Scene-based spatial questions
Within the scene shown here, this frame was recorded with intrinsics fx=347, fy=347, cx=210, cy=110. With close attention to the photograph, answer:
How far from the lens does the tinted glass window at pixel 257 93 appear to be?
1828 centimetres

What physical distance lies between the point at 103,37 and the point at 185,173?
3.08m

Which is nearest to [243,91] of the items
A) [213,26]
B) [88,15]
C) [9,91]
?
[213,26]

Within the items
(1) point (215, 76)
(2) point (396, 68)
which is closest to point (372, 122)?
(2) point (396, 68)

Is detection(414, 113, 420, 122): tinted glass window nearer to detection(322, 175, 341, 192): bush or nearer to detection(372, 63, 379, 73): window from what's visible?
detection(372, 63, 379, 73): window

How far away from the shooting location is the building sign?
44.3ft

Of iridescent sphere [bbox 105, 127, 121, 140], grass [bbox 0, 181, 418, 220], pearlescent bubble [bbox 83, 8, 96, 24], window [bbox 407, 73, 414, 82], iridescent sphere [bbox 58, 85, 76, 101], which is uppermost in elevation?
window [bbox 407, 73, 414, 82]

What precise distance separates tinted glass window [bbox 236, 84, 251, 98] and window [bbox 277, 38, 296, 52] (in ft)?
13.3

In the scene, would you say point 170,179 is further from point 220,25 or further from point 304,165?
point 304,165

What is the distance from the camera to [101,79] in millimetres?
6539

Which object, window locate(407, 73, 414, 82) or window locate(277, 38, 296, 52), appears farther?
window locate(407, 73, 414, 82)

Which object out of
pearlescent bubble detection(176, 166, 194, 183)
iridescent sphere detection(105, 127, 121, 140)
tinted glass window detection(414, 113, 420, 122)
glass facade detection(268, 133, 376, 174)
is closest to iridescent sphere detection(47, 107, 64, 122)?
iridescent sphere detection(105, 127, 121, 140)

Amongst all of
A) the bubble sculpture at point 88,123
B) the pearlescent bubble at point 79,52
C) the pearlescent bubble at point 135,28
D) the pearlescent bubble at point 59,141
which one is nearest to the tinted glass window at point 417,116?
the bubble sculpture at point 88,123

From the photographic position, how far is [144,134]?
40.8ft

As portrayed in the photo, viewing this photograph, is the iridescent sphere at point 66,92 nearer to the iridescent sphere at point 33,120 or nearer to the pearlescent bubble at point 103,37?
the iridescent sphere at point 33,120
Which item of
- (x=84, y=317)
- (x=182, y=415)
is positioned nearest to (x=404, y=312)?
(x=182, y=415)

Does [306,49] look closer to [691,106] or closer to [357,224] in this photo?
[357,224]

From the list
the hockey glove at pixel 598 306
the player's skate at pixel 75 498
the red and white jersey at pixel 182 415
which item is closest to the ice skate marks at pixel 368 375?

> _Goal_: Reproduce every line of the records above verbatim, keeping their original order.

> _The solution_:
Within the scene shown here, this frame was recorded with intrinsics fx=347, fy=347, cx=210, cy=110. With close attention to the photograph, answer:
How far from the lens does the tinted glass window at pixel 257 93 appear to be?
1828 centimetres

What physical distance lies between the point at 103,37 and the point at 185,173?
3.08m

Which is nearest to [243,91] of the items
A) [213,26]
B) [88,15]
C) [9,91]
?
[213,26]

Within the items
(1) point (215, 76)
(2) point (396, 68)
which is closest to point (372, 122)?
(2) point (396, 68)

Is detection(414, 113, 420, 122): tinted glass window nearer to detection(322, 175, 341, 192): bush or nearer to detection(372, 63, 379, 73): window from what's visible?
detection(372, 63, 379, 73): window

How far away from the shooting location is the building sign?
44.3ft

Of iridescent sphere [bbox 105, 127, 121, 140], grass [bbox 0, 181, 418, 220], pearlescent bubble [bbox 83, 8, 96, 24], window [bbox 407, 73, 414, 82], iridescent sphere [bbox 58, 85, 76, 101], which is uppermost in elevation?
window [bbox 407, 73, 414, 82]

What precise distance separates tinted glass window [bbox 236, 84, 251, 98] and window [bbox 277, 38, 296, 52] (in ft)?
13.3

In the scene, would you say point 170,179 is further from point 220,25 or further from point 304,165?
point 304,165

What is the distance from the camera to [101,79] in millimetres?
6539

Which object, window locate(407, 73, 414, 82) or window locate(277, 38, 296, 52), appears farther?
window locate(407, 73, 414, 82)

Which object out of
pearlescent bubble detection(176, 166, 194, 183)
iridescent sphere detection(105, 127, 121, 140)
tinted glass window detection(414, 113, 420, 122)
glass facade detection(268, 133, 376, 174)
is closest to iridescent sphere detection(47, 107, 64, 122)?
iridescent sphere detection(105, 127, 121, 140)

Amongst all of
A) the bubble sculpture at point 88,123
B) the pearlescent bubble at point 79,52
C) the pearlescent bubble at point 135,28
D) the pearlescent bubble at point 59,141
which one is nearest to the tinted glass window at point 417,116?
the bubble sculpture at point 88,123

From the photographic position, how far is [144,134]?
40.8ft

As portrayed in the photo, viewing this photograph, is the iridescent sphere at point 66,92 nearer to the iridescent sphere at point 33,120 or nearer to the pearlescent bubble at point 103,37?
the iridescent sphere at point 33,120
Which item of
- (x=84, y=317)
- (x=182, y=415)
is positioned nearest to (x=404, y=312)?
(x=182, y=415)

Does [306,49] look closer to [691,106] or closer to [357,224] in this photo?
[357,224]

From the list
the hockey glove at pixel 598 306
the player's skate at pixel 75 498
the red and white jersey at pixel 182 415
which item is closest to the ice skate marks at pixel 368 375?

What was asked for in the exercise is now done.